The two women grinned at each other.
“OK. Fair point. But why do they need to travel at all?”
“Pardon? I thought that's what your trains and motorways were for.”
“Of course they'll need to travel sometimes, but so many things we used to have to do face to face we can now do over the internet. You can do so much with your little tablet: video calls so you can talk face to face with someone on the other side of the world; emails which let you send letters, pictures and goodness knows what else instantly; shopping online and getting it delivered the next day; looking up answers to virtually any question you could ask. By the time they're old enough to apparate on their own, Lucy and little Molly will be wedded to their phones like all their generation are. I don't want to end up as their favourite granny just because I'm the only one they can contact easily.”
She smiled reassuringly at Molly. Molly nodded solemnly. She could hear the truth in what she was being told, however uncomfortable it was.
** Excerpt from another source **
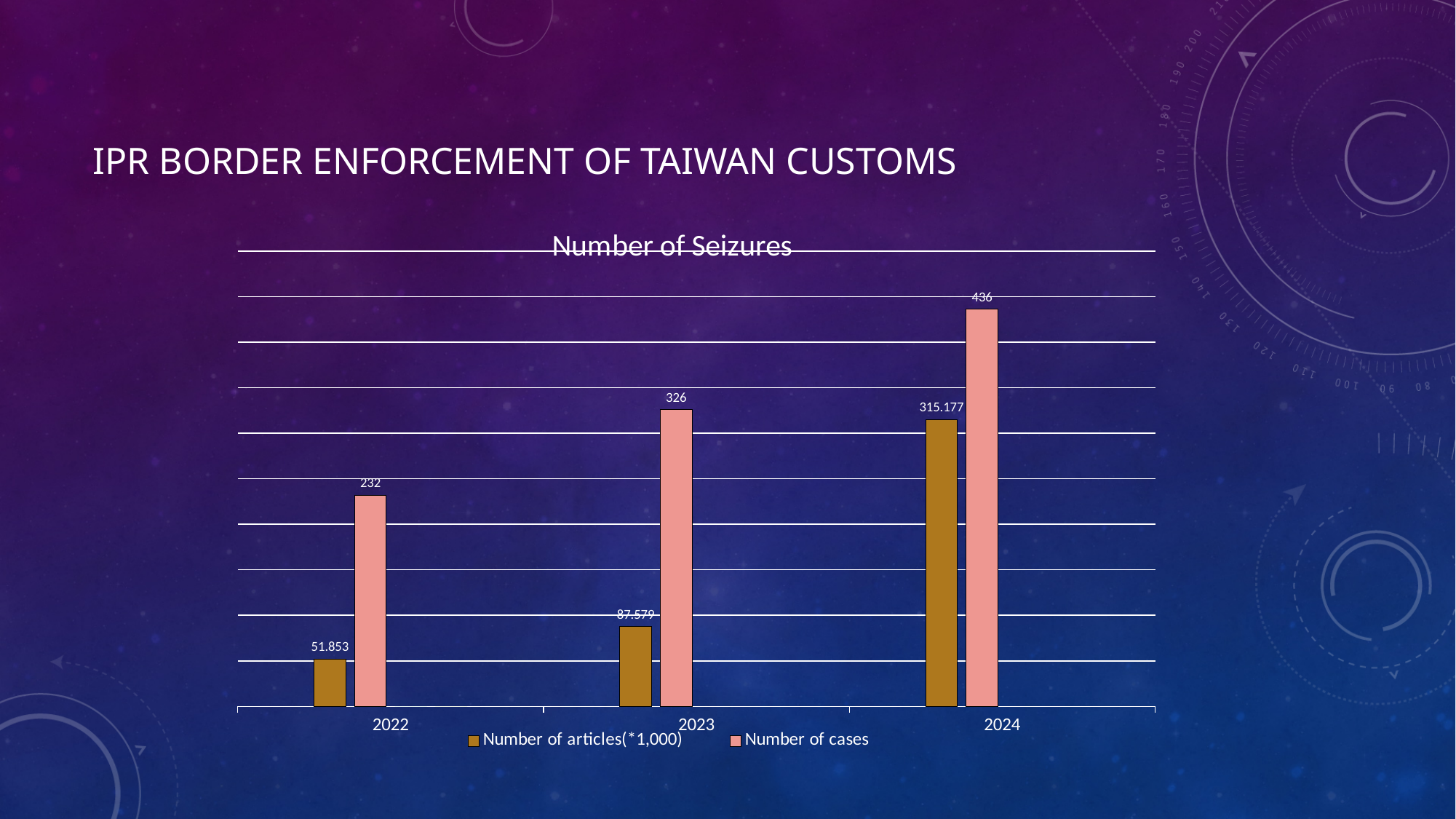
Which is larger, the Number of articles(*1,000) in 2023 or in 2024? 2024 How many years are shown on the x axis of the chart? 3 What is the Number of cases for 2023? 326 Does the Number of cases rise or fall from 2022 to 2024? Rise What is the Number of articles(*1,000) for 2024? 315.177 What is the difference in Number of cases between 2023 and 2022? 94 Which year has the highest Number of cases? 2024 How many series does the chart's legend list? 2 What kind of chart is shown on the slide? Bar chart Which year has the lowest Number of articles(*1,000)? 2022 What is the difference in Number of cases between 2024 and 2022? 204 What is the Number of articles(*1,000) for 2022? 51.853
“The world is changing so fast,” Dulcie continued. “When I was a girl, we didn't even have a telephone. Unusual perhaps, even then, but certainly not unheard of. I didn't know what a computer was. By the time Audrey and Esmée came along, we had a single phone in the hall. What we'd now call a landline. No such thing as mobiles, texts or even an answerphone. Their school had one computer which lived in a special room, but it wasn't connected to anything other than a printer. We still did most things by post or in person. Now, everyone has a computer, probably several. At school, they're no longer a prized possession that the children get to go on if they're lucky, but just an everyday tool. Your little tablet has a million times the capability of those early personal computers. A million! It can connect to the internet almost wherever you are. I can do my banking in my pyjamas at 3am if I want to – I can't remember the last time I went into a bank. Half the things that used to be science fiction are day to day reality and there's other innovations we'd never even dreamt of when I was small.”
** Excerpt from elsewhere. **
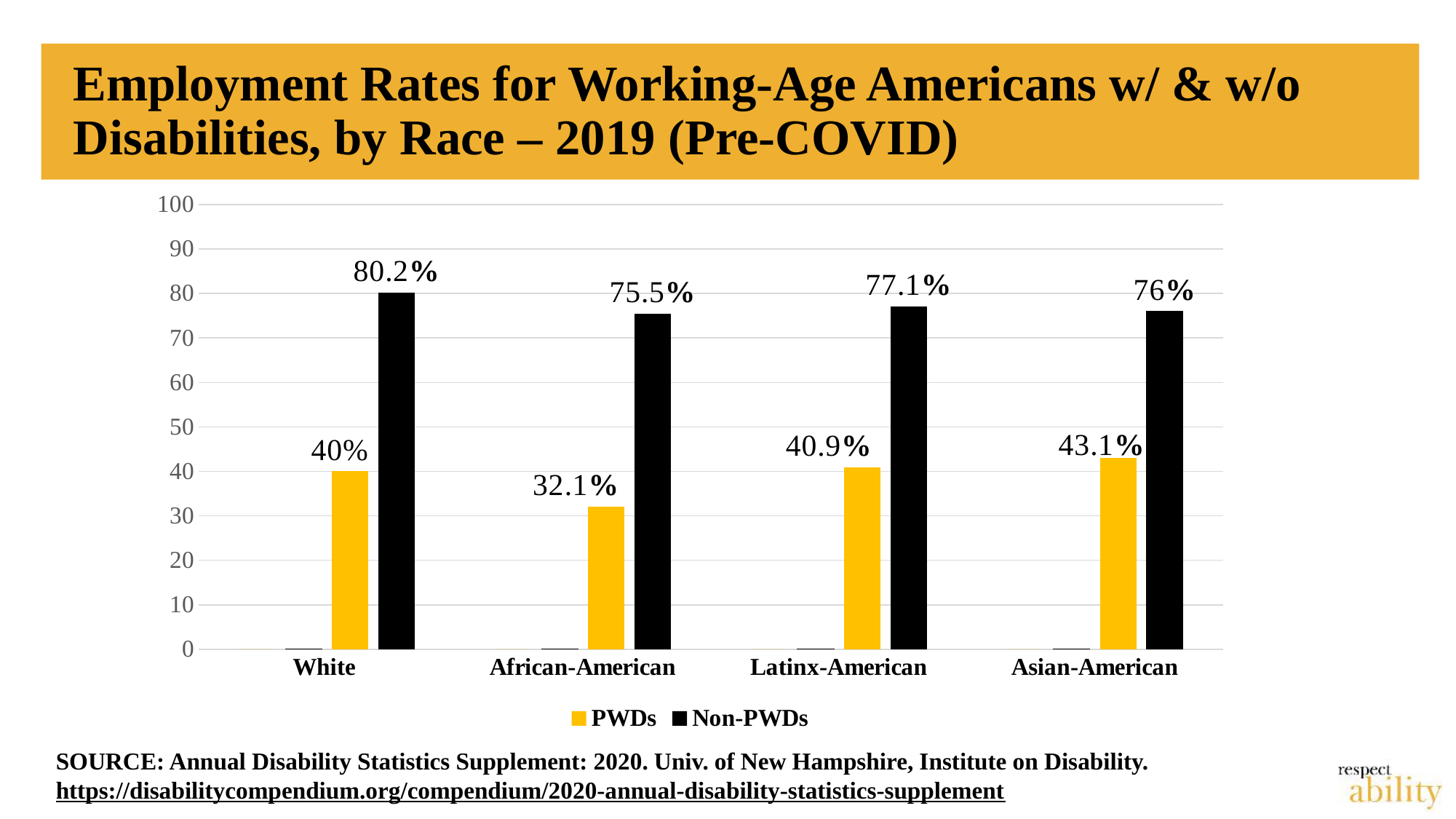
What is the employment rate for PWDs in the White category? 40% Which race category has the lowest PWDs employment rate? African-American What is the difference between the Non-PWDs and PWDs employment rates for the White category? 40.2% What is the employment rate for Non-PWDs in the Asian-American category? 76% Which race category has the highest Non-PWDs employment rate? White Which is larger, the PWDs employment rate for Asian-American or for Latinx-American? Asian-American What is the employment rate for PWDs in the Latinx-American category? 40.9% How many race categories are shown on the x axis? 4 What is the employment rate for Non-PWDs in the African-American category? 75.5% What kind of chart is shown on the slide? Bar chart Which colour represents the PWDs series in the legend? Yellow How many series does the legend list? 2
“What's science fiction?” asked Molly.
“Sort of fairy stories set in the future. That pace of change isn't going to decrease and the way we live our lives is altering beyond recognition as a result. The mainstream world will soon be as alien and terrifying to you as the magical one used to be to us. You'll be left behind.”
“How will our world ever adjust?” cried Molly. “Yes, some of us will, but as a society, we hate change.”
“Well, you've done it before,” replied Dulcie reassuringly. “Look at all the Victorian technology that's been adapted: steam trains and lifts and goodness knows what else. It's just the rest of the world has moved on a bit since then! And I hate to say it, but it's going to take a couple of mad meddlers like our husbands to combine the best of both worlds.”
Dinner was a convivial affair and they had a pleasant evening chatting about their children and sharing anecdotes and gossip. The gulf between the two worlds was not mentioned again and the trip itself only came back into conversation right at the end.
“Did you find out how long it would take to get to Meadowcroft on public transport?” asked Molly.
“About fifty percent longer than by car,” replied Arthur.
“The thing is, added Toby, “I don't think it really matters how long it takes you. The journey is as an important part of this holiday as the destination. Just enjoy the ride, as they say.”
It was late when they finally got back to the Burrow. As they drank their cocoa, Arthur rabbited happily away about all they'd seen and done that day, but Molly scarcely heard a word, much less responded. She had a lot to think about.
Butty is a northern English word for sandwich. Historically, the word apparently also meant friend or workmate. I don't know if the two uses are related! Buttyriffic is typical of the punning names used for sandwich shops and other retail outlets in the UK.